ИСХОДНЫЙ ТЕКСТ:
------------------------------

Взглянуть на прошлое… И ужаснуться!

   В возрастном диапазоне 25–30 лет жизнь заставила мужчину урожая 1958–1960 годов взглянуть на прошлое, соотнести его с настоящим и ужаснуться.
   Мужчина начал испытывать ненадуманную усталость, соотнес ее с настроениями чеховских героев. По инерции вспомнилось признание 27-летнего Треплева: «Молодость мою вдруг как оторвало, и мне кажется, что я прожил на свете девяносто лет», – но это было самообманом.
   Подстерег второй эсхатологический кризис – перестройка. Исчез очередной горизонт коллективистской мечты о всеобщем счастье.
   Эпоха перестройки не озаботилась созданием культового текста, рассказывающего о молодом современнике. Шестидесятники бросились в воспоминания о лагерной правде и критику сталинизма. В таком репертуаре сложно отыскать роль для себя, особенно если нуждаешься в философской рефлексии и художественном обобщении.
   Драматизм происходящего диктовал потребность найти автора, который помог бы разобраться, что происходит в голове и душе. Осозналась необходимость в тексте-путеводителе по лабиринту возрастных ощущений, в тексте-документе, который со всем трагизмом смог бы засвидетельствовать экзистенциальную тоску. Ассортимент литературных ровесников оказался велик. На память тотчас напросились «сердитые молодые люди», персонажи из «Смерти героя» Р. Олдингтона, «Великого Гэтсби» Ф. Фицджеральда, «Мартина Идена» Д. Лондона. Их судьба служила предостережением всякому, кто попытается заявить свои права на жизненную самодеятельность.

------------------------------

ИСХОДНЫЙ МАТЕРИАЛ:
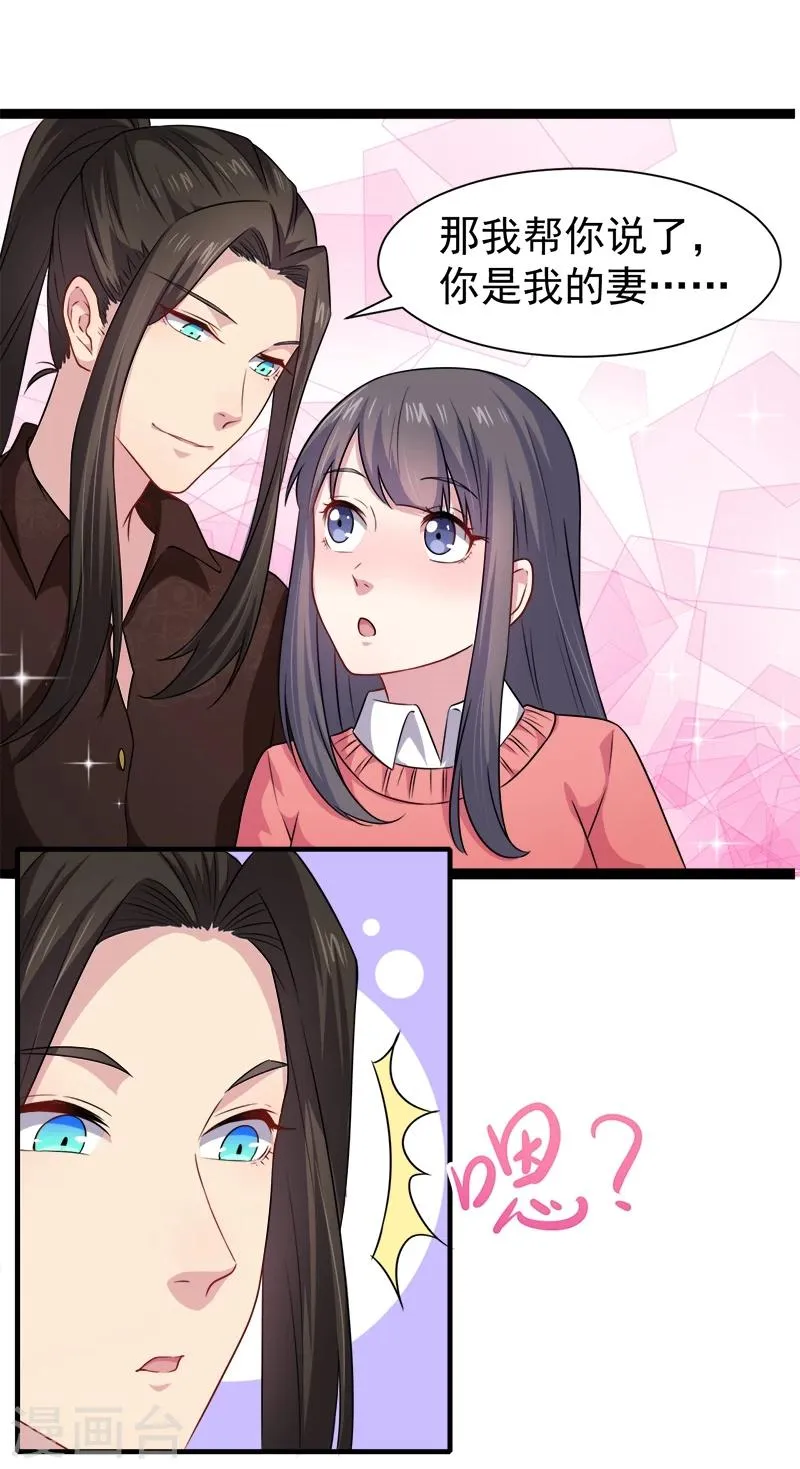 第44话 诡异的哭声 第7页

------------------------------

ЗАДАНИЕ A:
Что в тексте о мужчинах 1958–1960 годов рождения названо вторым эсхатологическим кризисом?
ЗАДАНИЕ B:
Продолжите текст о мужчинах 1958–1960 годов рождения, начав сразу после его последнего предложения.

ОТВЕТ A:
Перестройка.

ОТВЕТ B:
   Каждый из этих героев жил во времена, по-своему знаменательные и героические. Принадлежность к веку катастроф обольщала перспективами: твори, дерзай – время перемен на твоей стороне. Эпохи больших событий, оформленные импровизациями случая, казалось бы, давали шанс Уинтерборну избежать скуки обыденности, Гэтсби – получить в обладание то, о чем мечтал; Мартину Идену – добиться читательского признания.
   Как они все были сердиты, не удовлетворены жизнью и великолепно обречены! Но захотелось родного и чуть более оптимистического. Оттого дороже и убедительнее прозвучала «Зависть» Ю. Олеши – повесть о человеке, прописанном в поворотном времени.

Переломное… Опять!

   Переломное время – индустриализации ли, перестройки – оформляется пышной лозунговой риторикой, человеку обещают свежие песни и надежды.
   Казалось, что для каждого наступил черед становиться скороспелым оптимистом. И любой ровесник Кавалерова через полвека готов был подписаться под признанием героя: «Конец эпохи, переходное время, требует своих легенд и сказок. Что же, я счастлив, что буду героем одной из таких сказок».
   Жизнь сочиняет ноты оптимистических песен и для возрастного кризиса. Мир обещает много, слишком много: «Моя молодость совпала с молодостью века. И это прекрасная судьба – если так совпадает: молодость века и молодость человека».
   Опыт жизнепроживания предшественников предостерегает: за жизненные успехи платят высокую цену: смерть Уинтерборна на поле боя, последний выдох Идена в океанской глубине, гибель Гэтсби, поражение Кавалерова во всех жизненных правах. Судьбы литературных персонажей усилят похмельную горечь тех, кого перестройка разочаровала, наградив острым ощущением потери социальных смыслов.
   Почему-то, как всегда, ничего не вышло. Вроде, и молод, и жаждется инициативно приложить ум и душу к строительству бытия. Человек изголодался по жизненному творчеству.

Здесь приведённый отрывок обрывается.